Menkes menyatakan, meski telah banyak program dilakukan untuk mengendalikan HIV/AIDS, namun hasilnya belum optimal. Beberapa penyebabnya antara lain, masih terbatasnya pengetahuan masyarakat umum tentang HIV/AIDS; masih rendahnya kesadaran penggunaan kondom dalam hubungan seks berisiko tinggi, mesih terjadi stigmatisasi dan diskriminasi; masih rendahnya cakupan prevening mother to child transmission (PMTCT); masih sulitnya menjangkau pelaksanaan penanggulangan HIV/ program IMS di penjara, daerah perbatasan dan terpencil; serta rendahnya partisipasi masyarakat, lembaga keagamaan, organisasi sosial, dan orang yang terkena HIV.
Pemerintah Indonesia memberikan perhatian serius terhadap masalah HIV/AIDS. Kementerian Kesehatan telah merespon epidemi HIV/AIDS pada tahun 1986, sebelum kasus AIDS pertama dilaporkan di Indonesia pada tahun 1987. Pemerintah juga melibatkan LSM untuk melakukan program untuk mengontrol pencegahan HIV.
Pemerintah juga telah menetapkan Rencana Aksi dalam Rencana Strategis 2010-2014 untuk program kesehatan lingkungan, termasuk HIV/AIDS dan IMS dengan alokasi anggaran yang juga lebih besar. Pemerintah juga senantiasa meningkatkan pengetahuan yang komprehensif tentang HIV/AIDS di kalangan penduduk berusia 15-24 melalui komunikasi, informasi dan edukasi (KIE). Sasaran KIE terutama pada kelompok berisiko tinggi.
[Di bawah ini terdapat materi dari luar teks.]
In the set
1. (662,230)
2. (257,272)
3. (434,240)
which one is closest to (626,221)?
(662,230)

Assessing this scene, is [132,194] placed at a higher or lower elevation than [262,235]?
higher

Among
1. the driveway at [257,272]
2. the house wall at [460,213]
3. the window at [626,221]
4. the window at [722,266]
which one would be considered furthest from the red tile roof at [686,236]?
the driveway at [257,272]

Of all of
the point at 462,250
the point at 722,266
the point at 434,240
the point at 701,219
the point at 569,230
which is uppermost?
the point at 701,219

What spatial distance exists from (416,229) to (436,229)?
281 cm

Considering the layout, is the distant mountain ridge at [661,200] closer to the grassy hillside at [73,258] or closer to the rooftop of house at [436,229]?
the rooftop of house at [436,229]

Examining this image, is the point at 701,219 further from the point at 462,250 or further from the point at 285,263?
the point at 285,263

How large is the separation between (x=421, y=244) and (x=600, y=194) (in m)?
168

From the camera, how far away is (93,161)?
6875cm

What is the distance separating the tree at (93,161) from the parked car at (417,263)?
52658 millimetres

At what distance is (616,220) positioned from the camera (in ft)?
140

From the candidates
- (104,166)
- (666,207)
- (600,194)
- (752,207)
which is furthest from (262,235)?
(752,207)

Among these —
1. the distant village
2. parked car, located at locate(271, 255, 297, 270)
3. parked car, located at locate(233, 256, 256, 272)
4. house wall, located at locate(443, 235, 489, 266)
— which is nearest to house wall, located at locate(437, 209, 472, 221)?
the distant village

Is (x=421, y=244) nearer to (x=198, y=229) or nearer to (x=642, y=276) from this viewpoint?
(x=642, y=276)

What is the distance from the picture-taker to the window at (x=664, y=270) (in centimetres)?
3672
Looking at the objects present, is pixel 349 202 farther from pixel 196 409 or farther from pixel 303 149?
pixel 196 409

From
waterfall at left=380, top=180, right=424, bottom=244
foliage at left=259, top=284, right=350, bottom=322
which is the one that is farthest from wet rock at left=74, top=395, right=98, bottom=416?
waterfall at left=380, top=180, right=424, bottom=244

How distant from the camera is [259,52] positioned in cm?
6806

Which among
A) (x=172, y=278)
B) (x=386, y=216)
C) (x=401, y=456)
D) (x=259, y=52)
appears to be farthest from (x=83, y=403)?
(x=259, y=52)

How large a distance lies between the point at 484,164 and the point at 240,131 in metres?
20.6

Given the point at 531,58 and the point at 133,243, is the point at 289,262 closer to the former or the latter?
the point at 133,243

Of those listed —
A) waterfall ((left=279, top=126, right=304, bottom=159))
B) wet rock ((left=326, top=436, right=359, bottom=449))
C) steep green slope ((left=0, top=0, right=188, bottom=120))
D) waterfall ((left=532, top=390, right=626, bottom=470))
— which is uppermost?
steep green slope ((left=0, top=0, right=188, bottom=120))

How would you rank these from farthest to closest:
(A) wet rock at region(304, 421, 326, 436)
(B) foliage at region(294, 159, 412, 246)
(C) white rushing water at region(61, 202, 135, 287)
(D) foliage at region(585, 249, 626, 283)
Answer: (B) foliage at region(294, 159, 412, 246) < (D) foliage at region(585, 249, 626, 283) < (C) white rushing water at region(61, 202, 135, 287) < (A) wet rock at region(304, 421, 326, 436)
Kegiatan ini melibatkan 5 kementerian yaitu Kementerian Kesehatan, Kementerian Pendidikan dan Kebudayaan, Kementerian Agama, Kementerian Dalam Negeri dan Kementerian Sosial.
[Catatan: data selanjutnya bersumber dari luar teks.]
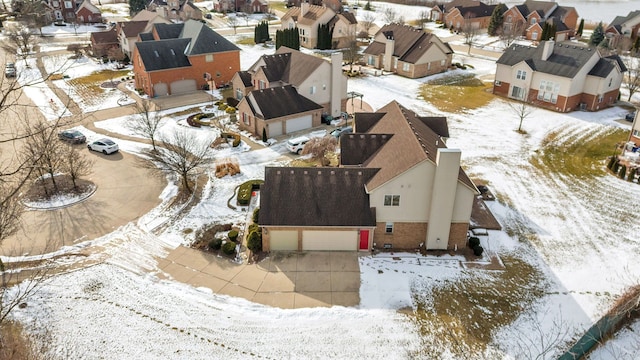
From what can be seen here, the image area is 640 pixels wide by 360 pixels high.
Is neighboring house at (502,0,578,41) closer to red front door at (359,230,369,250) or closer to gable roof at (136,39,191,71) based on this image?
gable roof at (136,39,191,71)

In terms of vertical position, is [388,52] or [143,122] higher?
[388,52]

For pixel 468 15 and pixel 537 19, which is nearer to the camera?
pixel 537 19

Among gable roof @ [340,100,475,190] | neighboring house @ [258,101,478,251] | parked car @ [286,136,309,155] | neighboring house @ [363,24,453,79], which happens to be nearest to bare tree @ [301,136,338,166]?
parked car @ [286,136,309,155]

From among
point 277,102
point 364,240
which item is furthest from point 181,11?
point 364,240

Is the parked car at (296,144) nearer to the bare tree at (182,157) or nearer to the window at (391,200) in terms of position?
the bare tree at (182,157)

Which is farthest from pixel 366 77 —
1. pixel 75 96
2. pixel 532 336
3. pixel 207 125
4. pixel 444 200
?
pixel 532 336

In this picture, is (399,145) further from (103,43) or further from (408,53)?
(103,43)
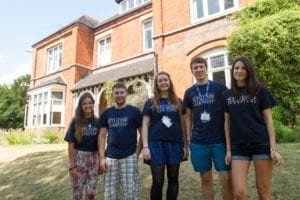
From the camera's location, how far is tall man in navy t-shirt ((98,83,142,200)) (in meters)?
3.42

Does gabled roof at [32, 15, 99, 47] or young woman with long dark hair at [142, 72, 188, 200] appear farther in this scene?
gabled roof at [32, 15, 99, 47]

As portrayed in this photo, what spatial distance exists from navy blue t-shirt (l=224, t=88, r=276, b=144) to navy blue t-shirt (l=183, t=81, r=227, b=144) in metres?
0.23

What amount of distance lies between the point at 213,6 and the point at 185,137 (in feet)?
32.8

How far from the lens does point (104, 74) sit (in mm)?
18047

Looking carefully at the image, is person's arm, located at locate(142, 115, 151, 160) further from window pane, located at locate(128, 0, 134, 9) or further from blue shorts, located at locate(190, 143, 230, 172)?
window pane, located at locate(128, 0, 134, 9)

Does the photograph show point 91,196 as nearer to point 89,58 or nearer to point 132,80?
point 132,80

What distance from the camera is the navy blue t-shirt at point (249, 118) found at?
2803 millimetres

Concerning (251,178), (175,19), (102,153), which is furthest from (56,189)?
(175,19)

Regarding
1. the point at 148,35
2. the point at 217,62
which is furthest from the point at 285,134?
the point at 148,35

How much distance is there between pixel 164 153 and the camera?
3.33 meters

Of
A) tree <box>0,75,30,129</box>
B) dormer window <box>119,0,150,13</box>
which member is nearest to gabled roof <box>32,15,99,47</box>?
dormer window <box>119,0,150,13</box>

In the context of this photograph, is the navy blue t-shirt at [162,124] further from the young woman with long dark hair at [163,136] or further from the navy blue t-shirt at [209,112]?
the navy blue t-shirt at [209,112]

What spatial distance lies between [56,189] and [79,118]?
2.63m

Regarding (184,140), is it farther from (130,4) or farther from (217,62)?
(130,4)
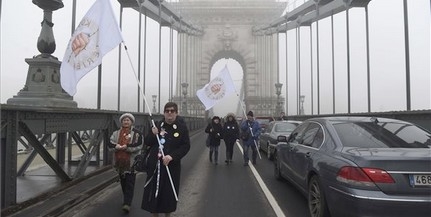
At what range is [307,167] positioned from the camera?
6082 millimetres

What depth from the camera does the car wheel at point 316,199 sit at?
5207 millimetres

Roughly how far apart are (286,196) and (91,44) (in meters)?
4.49

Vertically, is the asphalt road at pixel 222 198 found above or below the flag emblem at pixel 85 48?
below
Selain itu, dilakukan pula upaya meningkatkan penggunaan kondom dalam hubungan seks berisiko tinggi. Kementerian Kesehatan juga mendorong Pemerintah Daerah untuk merancang peraturan tentang pencegahan HIV/AIDS, khususnya pencegahan dalam hubungan seks berisiko tinggi. Saat ini telah mencakup 17 provinsi dan 67 kabupaten di Indonesia, kata Menkes.
ASEAN Task Force On AIDS (ATFOA) didirikan pada tahun 1993 sebagai respon regional terhadap pengendalian HIV/AIDS. Kemitraan ini harus dibuat lebih strategis dan dengan tindakan nyata dalam mencapai visi Getting to Zero New HIV Infections, Zero Discrimination, Zero AIDS-Related Deaths. Di atas segalanya, kita harus bekerja dalam satu kesatuan, tanggung jawab sosial yang inklusif, harmonis dan menjunjung solidaritas.